## WORK TO DO
Rewrite these records with every occurrence of "from the camera" changed to "from the lens", keeping everything else the same. Omit the pictures from your version.

╭─ DATASET

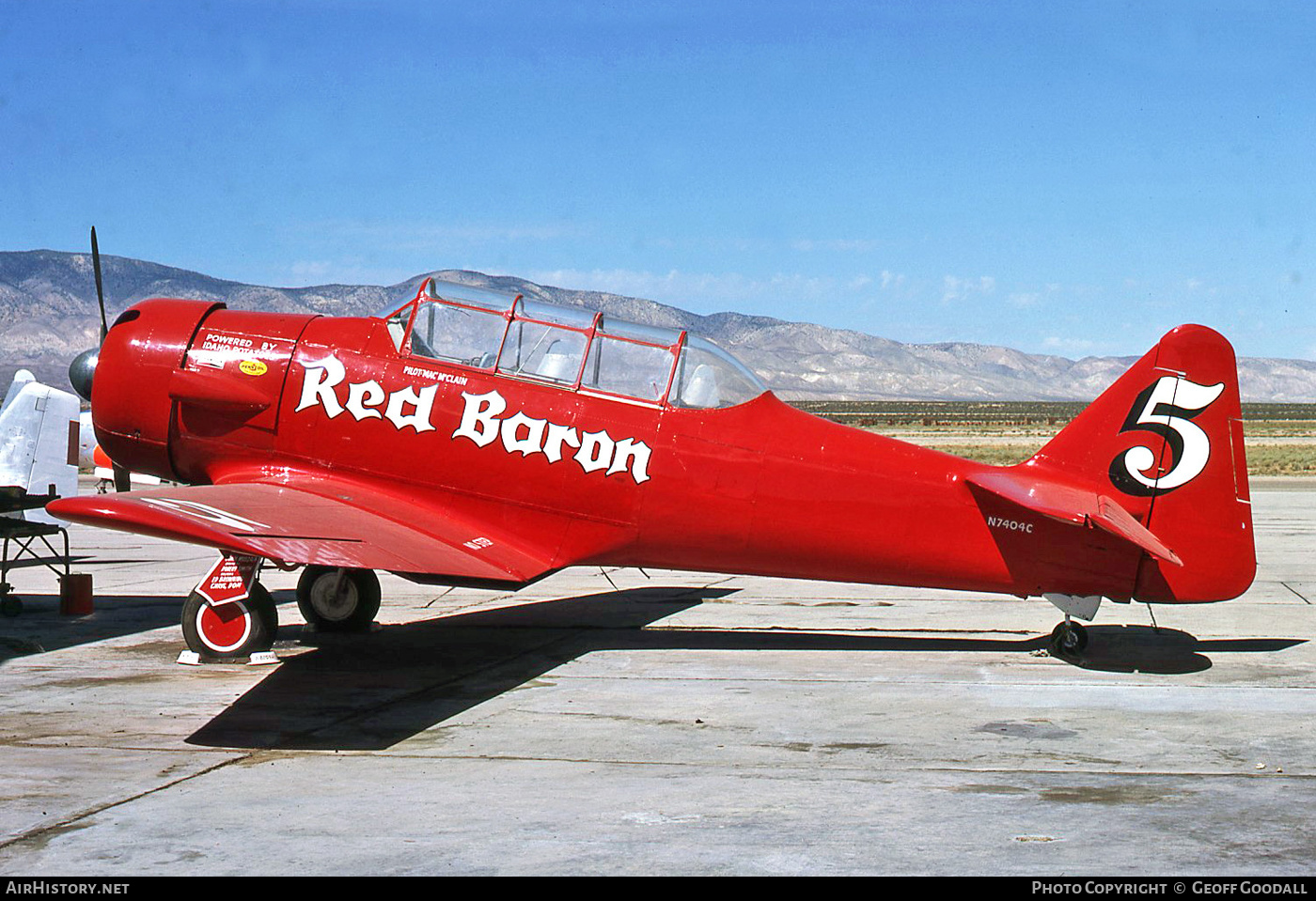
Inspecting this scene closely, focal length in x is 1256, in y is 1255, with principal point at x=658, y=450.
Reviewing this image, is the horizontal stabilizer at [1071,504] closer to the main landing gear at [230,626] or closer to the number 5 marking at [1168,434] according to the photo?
the number 5 marking at [1168,434]

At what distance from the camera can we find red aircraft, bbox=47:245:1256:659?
962cm

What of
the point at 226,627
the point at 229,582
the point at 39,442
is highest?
the point at 39,442

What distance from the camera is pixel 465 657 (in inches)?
402

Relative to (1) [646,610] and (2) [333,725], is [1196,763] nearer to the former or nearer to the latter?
(2) [333,725]

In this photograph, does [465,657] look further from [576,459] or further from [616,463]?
[616,463]

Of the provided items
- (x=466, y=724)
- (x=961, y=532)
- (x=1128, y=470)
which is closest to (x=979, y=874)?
(x=466, y=724)

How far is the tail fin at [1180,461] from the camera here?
31.5ft

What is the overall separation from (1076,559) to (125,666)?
289 inches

╰─

## TASK SOLUTION
Inspecting this scene closely, focal length in x is 1256, in y is 1255, with principal point at x=658, y=450.
Reviewing this image, is the horizontal stabilizer at [1071,504] closer to the main landing gear at [230,626] or closer to the number 5 marking at [1168,434] according to the photo?
the number 5 marking at [1168,434]

At what distance from the lens can we find red aircraft, bbox=47:245:1256:659?
962cm

What of
the point at 226,627
the point at 229,582
the point at 39,442
is highest?
the point at 39,442

What distance from the lens is pixel 465 657 (in inches)?
402

Relative to (1) [646,610] and (2) [333,725], is [1196,763] nearer to the former or nearer to the latter?
(2) [333,725]

In this photograph, does [465,657] look further from [576,459] or further from [616,463]?
[616,463]

Of the provided items
- (x=466, y=724)
- (x=961, y=532)
- (x=1128, y=470)
which is closest to (x=979, y=874)?
(x=466, y=724)

How far is the tail fin at [1180,461] from the lens here?
31.5ft

What is the overall separation from (1076,559) to (125,666)?
289 inches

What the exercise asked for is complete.